At Stanford: Death by Suicide
Many of us mere mortals might define the word “suicide” as the act of killing oneself intentionally. Now we are apt to read “died by suicide,” as though it just happened. Please, no agency or responsibility involved.
Stanford University, (endowment as of June: $40.1 billion) that “elite bastion of politically correct attitudinizing,“ has a new “multi-phase, multi-year project to address harmful language in IT.” Administrators recently published guidelines for its Elimination of Harmful Language Initiative, or the eminently catchy EHLI.
It gets worse, much worse, warns Roger Kimball at American Greatness, who also recommends readers keep an air sickness bag at the ready. Early on readers are warned:
CONTENT WARNING: THIS WEBSITE CONTAINS LANGUAGE THAT IS OFFENSIVE OR HARMFUL. PLEASE ENGAGE WITH THIS WEBSITE AT YOUR OWN PACE.
On the website are all the usual politically correct categories, with entries on “ageist” language, 57 varieties of “gender identification” and, of course, endless handwringing entries dealing with race.”
What’s that? No, you wouldn’t even think of using personal pronouns or the word “man” as a collective noun or as a verb? Over Christmas we had a guest join us who identified as ”they,” and I’d have been hard-pressed to hazard a guess as to whether “they” was formerly known as he or she. And truth be known, would it have mattered?
Roger Kimball thinks the version of Stanford’s pathetic document exists on a server at the Wall Street Journal. Stanford, facing blowback (that word must certainly offend someone!) to hide it from public scrutiny. As the WSJ notes, “without a password, you wouldn’t know that ‘stupid’ made the list.”
Mr. Kimball also thinks the document recapitulates the politically correct nostrums that have been with us for decades.
Back in the 1990s, I was writing about similar implosions at Smith College, for example, where one was advised to avoid the sin of “lookism,” i.e., the mistaken belief that some people are better looking than others. But like recent formulations of cannabis and other drugs, Stanford’s latest folly is more concentrated, and therefore more toxic, than the academic street drugs of yesteryear.

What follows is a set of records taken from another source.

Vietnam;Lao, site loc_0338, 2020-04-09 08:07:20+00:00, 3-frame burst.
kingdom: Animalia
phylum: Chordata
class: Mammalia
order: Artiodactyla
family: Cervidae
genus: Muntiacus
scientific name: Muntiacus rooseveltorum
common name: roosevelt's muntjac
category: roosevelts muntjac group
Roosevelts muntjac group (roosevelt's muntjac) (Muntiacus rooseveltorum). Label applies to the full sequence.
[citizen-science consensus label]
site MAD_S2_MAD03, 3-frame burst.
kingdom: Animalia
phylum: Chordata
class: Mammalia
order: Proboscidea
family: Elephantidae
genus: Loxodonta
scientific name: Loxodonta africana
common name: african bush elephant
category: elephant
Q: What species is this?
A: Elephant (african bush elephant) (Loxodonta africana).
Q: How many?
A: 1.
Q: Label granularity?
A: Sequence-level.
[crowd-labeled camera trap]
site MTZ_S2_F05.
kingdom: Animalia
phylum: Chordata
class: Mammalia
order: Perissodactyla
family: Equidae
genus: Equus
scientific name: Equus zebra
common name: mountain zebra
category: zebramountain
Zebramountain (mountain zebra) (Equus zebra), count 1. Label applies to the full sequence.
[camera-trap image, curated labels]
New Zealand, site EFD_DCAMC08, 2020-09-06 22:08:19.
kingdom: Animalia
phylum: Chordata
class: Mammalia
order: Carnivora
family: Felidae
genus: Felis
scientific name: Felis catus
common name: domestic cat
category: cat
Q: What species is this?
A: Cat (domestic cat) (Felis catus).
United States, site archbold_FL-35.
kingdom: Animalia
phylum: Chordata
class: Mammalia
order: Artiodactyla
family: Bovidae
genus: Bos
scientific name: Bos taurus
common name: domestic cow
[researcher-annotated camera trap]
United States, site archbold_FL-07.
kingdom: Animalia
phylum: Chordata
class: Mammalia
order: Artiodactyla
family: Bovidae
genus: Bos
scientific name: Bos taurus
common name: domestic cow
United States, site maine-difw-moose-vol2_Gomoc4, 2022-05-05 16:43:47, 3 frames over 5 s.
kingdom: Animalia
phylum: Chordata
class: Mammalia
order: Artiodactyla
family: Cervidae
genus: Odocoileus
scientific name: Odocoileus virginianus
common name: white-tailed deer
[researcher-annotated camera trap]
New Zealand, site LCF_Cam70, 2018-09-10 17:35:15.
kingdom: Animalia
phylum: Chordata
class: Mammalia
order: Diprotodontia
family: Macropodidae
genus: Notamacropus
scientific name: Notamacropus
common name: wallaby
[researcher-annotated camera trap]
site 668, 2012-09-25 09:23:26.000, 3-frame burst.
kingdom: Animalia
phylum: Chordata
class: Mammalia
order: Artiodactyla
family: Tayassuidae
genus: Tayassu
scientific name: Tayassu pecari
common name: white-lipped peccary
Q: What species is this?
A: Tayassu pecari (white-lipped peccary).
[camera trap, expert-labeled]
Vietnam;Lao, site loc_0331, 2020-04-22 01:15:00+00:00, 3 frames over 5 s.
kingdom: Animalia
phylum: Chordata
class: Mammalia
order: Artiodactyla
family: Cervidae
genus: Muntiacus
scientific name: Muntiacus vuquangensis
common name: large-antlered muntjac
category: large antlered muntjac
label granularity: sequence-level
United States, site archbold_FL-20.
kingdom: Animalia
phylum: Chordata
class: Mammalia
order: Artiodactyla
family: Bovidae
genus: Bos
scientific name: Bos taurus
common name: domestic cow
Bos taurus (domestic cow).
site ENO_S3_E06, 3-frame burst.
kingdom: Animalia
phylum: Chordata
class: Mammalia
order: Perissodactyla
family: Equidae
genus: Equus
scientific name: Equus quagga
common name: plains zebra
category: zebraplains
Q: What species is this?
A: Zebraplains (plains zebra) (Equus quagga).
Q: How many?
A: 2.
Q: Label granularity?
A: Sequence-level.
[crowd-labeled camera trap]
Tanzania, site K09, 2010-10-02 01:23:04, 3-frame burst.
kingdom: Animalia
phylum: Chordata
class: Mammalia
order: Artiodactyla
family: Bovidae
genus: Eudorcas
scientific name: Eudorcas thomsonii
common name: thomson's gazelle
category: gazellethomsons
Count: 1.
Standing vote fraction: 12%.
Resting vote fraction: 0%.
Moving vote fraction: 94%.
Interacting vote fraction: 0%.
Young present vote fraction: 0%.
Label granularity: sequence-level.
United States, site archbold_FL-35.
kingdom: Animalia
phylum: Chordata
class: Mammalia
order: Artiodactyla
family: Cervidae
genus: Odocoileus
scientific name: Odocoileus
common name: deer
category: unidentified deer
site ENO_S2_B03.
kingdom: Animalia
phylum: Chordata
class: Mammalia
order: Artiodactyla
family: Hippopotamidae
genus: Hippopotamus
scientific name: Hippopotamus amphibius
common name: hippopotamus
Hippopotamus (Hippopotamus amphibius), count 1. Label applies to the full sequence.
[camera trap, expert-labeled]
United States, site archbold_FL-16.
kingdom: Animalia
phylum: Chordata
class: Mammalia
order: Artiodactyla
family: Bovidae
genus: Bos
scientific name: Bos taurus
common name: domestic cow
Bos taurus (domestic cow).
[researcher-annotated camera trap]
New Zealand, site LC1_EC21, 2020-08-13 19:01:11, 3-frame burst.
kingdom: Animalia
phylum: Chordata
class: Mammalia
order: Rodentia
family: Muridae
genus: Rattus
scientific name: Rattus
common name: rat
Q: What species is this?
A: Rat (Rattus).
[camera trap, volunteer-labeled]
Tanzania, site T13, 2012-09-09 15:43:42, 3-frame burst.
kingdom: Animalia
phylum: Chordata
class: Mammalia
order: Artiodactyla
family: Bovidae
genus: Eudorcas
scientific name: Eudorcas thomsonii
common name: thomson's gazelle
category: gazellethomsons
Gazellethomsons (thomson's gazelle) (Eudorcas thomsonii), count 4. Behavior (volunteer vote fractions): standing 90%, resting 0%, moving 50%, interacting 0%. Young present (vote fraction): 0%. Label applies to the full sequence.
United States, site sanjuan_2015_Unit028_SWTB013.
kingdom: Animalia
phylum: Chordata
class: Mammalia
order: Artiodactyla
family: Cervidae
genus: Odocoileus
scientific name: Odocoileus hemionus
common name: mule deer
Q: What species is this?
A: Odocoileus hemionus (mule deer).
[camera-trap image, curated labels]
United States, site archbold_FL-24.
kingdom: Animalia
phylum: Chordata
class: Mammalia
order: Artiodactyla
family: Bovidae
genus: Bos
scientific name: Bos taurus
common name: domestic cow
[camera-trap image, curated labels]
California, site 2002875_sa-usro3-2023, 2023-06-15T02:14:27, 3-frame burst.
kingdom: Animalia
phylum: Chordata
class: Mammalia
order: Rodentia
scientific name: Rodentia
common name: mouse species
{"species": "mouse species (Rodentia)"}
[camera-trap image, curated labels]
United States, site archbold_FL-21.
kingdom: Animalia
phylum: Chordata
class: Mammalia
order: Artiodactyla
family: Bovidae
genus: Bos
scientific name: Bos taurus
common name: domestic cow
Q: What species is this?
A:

As Victor Davis Hanson predicts, “the accumulation of woke impedimenta is in the process of destroying the university.” Soon, VDH suggests, they are likely to be abandoned by the public as “irrelevant.”
The injection of identity politics and “DEI” initiatives into the lifeblood of the university, their deliberate lowering of academic standards and abandonment of the effort to preserve and transmit the deposit of our cultural heritage, what we used to be able to call, without irony, our “institutions of higher education,” have turned rancid and are consuming themselves from within: all of that is rendering them increasingly preposterous.
Overpriced Indoctrination Echo Chambers
Are Stanford’s days numbered? Not yet, continues Mr. Kimball, despite that he has thought so in the past.
… the self-engorging Leviathan somehow managed to lumber on, getting richer and richer—and more and more irrelevant. Perhaps judgment day is right around the corner. We can only hope.
Roger Kimball ends his article with a prediction:
Stanford’s embattled president Marc Tessier-Lavigne is on his way out. The next Stanford president will be a black woman, “gender non-conforming” if possible but recognizably female and recognizably black. (See Francis Menton’s excellent piece on enforcer-in-chief Gay’s appointment at the Manhattan Contrarian.)
“Stanford can’t let Harvard hog all the glory,” predicts Mr. Kimball.